I like this model. I think it’s useful in situations like this for people to be able to see how their emotions are likely to progress. It’s important to note that although stage 1 then 2 then 3 is the most common way of travelling through the curve, there isn’t a right or wrong passage and some people may find they don’t follow the same track as others, and each do so at their own speed. The value in models such as this is providing hope and direction when people are feeling lost, they show that although you may be feeling quite depressed at the moment, it’s okay because it’s going to get better, and challenging your cognitions about the change that causing these emotions will help you improve your mood and develop in a positive direction.

Change is scary, but there’s no escaping it. And big changes, whole country changes, will always be daunting because it makes us feel small, but it opens discussions about powerlessness that I think are important to have.
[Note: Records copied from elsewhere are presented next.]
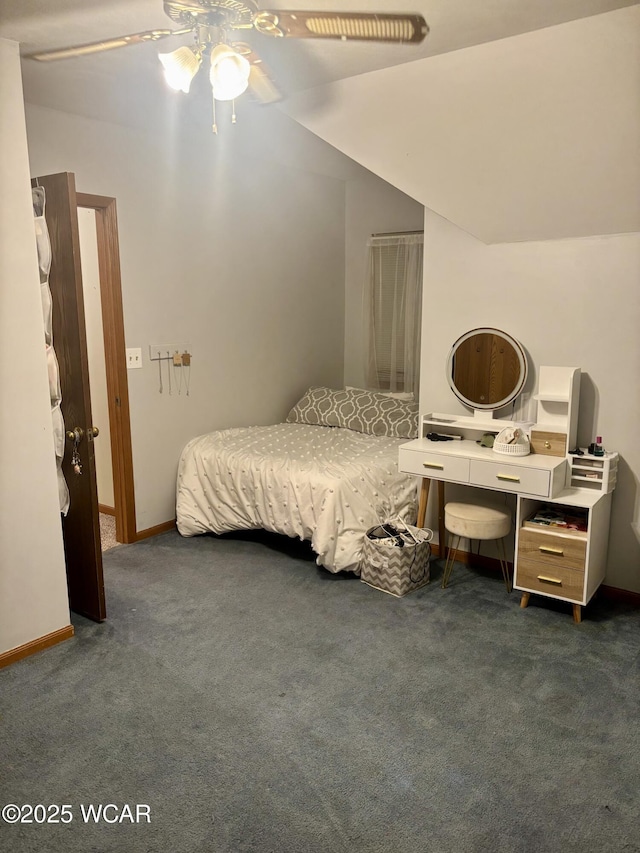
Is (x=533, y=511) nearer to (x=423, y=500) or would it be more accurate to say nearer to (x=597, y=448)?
(x=597, y=448)

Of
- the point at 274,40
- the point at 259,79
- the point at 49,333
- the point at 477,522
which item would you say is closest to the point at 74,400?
the point at 49,333

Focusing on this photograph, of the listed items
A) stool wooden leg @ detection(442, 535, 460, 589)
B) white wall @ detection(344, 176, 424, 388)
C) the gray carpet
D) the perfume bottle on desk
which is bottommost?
the gray carpet

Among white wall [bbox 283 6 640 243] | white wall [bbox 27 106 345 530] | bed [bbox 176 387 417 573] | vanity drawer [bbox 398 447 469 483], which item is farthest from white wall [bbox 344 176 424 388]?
vanity drawer [bbox 398 447 469 483]

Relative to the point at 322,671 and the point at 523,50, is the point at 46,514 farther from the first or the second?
the point at 523,50

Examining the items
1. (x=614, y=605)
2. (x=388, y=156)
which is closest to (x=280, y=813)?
(x=614, y=605)

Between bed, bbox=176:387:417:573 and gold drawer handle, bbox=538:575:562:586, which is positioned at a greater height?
bed, bbox=176:387:417:573

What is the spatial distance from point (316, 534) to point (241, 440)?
1015 mm

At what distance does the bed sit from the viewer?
3.29m

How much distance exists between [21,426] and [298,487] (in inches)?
56.4

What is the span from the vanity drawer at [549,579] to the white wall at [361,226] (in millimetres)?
2534

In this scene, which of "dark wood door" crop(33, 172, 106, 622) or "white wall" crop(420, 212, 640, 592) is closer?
"dark wood door" crop(33, 172, 106, 622)

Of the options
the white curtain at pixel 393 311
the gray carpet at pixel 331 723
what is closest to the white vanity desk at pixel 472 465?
the gray carpet at pixel 331 723

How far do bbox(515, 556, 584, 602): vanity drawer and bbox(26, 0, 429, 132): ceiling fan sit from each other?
220 centimetres

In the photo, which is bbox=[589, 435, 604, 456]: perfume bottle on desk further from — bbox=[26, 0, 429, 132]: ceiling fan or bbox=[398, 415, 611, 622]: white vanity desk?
bbox=[26, 0, 429, 132]: ceiling fan
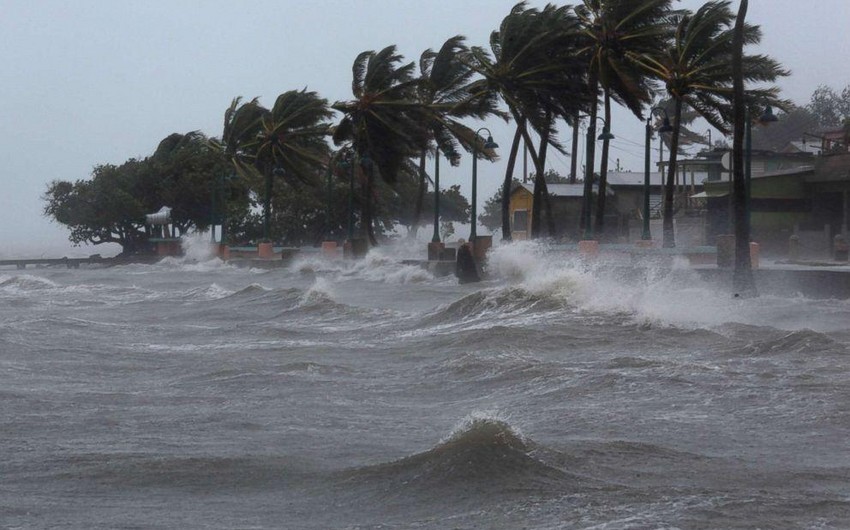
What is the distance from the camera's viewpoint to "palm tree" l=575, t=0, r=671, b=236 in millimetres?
36062

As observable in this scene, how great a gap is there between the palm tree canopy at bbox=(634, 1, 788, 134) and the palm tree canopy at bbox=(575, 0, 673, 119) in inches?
22.9

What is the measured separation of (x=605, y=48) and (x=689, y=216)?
1055 centimetres

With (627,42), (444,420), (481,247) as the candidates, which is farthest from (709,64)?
(444,420)

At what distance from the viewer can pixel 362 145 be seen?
47906 mm

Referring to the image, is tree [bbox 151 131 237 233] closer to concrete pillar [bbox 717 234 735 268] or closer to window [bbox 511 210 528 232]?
window [bbox 511 210 528 232]

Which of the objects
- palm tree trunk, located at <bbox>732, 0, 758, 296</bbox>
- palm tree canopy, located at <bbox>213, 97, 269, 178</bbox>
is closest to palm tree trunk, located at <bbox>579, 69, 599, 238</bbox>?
palm tree trunk, located at <bbox>732, 0, 758, 296</bbox>

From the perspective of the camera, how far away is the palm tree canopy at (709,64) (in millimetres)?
34375

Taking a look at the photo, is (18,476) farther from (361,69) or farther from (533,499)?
(361,69)

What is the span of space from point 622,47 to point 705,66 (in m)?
3.29

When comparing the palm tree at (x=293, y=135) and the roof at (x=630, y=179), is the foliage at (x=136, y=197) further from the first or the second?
the roof at (x=630, y=179)

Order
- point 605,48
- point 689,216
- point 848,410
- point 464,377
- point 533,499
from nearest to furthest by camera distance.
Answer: point 533,499
point 848,410
point 464,377
point 605,48
point 689,216

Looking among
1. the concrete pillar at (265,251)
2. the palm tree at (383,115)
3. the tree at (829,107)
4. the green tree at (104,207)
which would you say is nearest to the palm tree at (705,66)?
the palm tree at (383,115)

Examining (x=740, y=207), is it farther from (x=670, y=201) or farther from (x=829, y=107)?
(x=829, y=107)

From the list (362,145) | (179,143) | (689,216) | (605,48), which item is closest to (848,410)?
(605,48)
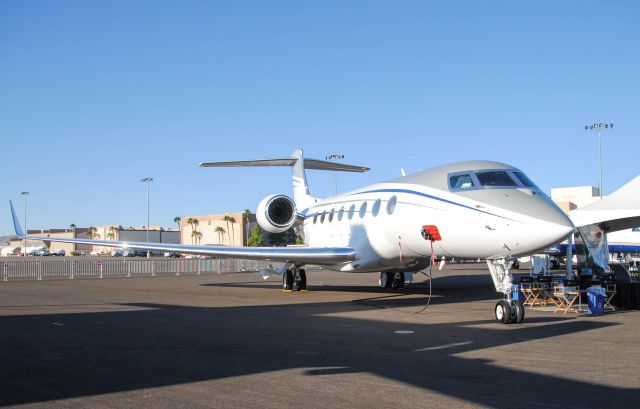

I work on an acute psychiatric ward and I was sat with a few of the service users in our activities room the week after the Brexit vote discussing how London as a whole had voted in and so many people were disappointed that we’d left, and one of the patients just said “people are annoyed that a decision has been made that will affect them and it’s not what they wanted, well now they know how we feel when we’re held under a section”. It was powerful, and it’s something we will absolutely be coming back too in another blog post soon.